-- start Extract to read --
Prior Week Summary
Last week saw a number of important data releases come and go with relatively little market volatility. While the yield on the benchmark 10-year Treasury Note rose above 3% mid-week to coincide with the FOMC meeting announcement, it quickly retraced that move to end the week two basis points lower than where it began after the release of the July employment report. The Labor Department reported that payrolls advanced 157,000 in July after gaining an upwardly revised 248,000 in June. The positive revision to the June data helped the market absorb the less-than-anticipated growth in July hiring. Manufacturing payrolls were one of the largest beneficiaries of hiring in July, as the sector added nearly 40,000 jobs in the period.
-- end Extract to read --
-- start Data for this task --
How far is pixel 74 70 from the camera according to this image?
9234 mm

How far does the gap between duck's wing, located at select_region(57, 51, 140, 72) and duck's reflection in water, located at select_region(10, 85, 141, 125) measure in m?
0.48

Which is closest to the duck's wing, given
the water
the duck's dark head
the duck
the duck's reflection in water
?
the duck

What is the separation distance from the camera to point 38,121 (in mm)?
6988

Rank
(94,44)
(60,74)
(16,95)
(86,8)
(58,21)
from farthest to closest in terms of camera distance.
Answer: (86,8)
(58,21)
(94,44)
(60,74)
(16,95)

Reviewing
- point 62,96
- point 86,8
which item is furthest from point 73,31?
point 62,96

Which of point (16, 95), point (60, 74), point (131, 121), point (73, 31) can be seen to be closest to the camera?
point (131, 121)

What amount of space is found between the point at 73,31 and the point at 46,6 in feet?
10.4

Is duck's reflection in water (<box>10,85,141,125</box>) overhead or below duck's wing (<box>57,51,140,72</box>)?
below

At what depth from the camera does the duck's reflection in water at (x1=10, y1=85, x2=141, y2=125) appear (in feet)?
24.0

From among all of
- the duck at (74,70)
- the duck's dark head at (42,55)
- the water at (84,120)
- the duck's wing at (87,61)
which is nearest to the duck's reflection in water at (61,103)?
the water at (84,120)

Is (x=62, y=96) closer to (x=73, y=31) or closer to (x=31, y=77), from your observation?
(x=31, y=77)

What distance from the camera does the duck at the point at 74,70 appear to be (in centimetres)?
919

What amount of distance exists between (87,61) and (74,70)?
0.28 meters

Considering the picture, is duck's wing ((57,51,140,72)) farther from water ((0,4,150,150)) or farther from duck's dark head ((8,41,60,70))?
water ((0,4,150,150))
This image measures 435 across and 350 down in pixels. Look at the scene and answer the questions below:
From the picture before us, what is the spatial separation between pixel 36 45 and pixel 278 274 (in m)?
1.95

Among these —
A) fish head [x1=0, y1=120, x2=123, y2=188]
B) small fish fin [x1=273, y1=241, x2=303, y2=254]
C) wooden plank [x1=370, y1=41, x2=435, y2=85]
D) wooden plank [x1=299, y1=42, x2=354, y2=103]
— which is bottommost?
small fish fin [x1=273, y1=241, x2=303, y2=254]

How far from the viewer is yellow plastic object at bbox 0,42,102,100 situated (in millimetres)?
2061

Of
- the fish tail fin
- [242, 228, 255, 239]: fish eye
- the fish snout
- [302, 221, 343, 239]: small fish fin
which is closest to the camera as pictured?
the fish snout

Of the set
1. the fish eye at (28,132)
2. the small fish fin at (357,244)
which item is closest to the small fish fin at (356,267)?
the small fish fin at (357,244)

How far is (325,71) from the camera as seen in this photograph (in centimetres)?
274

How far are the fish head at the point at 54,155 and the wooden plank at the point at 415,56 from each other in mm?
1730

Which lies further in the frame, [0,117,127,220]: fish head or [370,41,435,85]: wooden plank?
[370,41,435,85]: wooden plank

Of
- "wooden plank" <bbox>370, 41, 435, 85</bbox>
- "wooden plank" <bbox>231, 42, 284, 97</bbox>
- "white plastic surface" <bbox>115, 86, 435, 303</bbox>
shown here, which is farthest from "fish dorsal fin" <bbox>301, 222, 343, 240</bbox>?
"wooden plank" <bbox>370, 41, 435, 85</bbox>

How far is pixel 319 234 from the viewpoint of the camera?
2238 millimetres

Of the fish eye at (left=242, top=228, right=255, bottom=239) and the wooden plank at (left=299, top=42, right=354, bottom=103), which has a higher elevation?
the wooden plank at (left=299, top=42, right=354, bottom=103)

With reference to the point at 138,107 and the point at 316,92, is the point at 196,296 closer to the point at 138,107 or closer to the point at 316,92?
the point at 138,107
-- end Data for this task --
_Complete the following:_
1/ According to the prior week summary, how many jobs did payrolls add in July?
2/ Quote the listing from the line containing "With reference to" through the end of the listing, both ends included.

_Solutions:_
1/ 157,000

2/
With reference to the point at 138,107 and the point at 316,92, is the point at 196,296 closer to the point at 138,107 or closer to the point at 316,92?
the point at 138,107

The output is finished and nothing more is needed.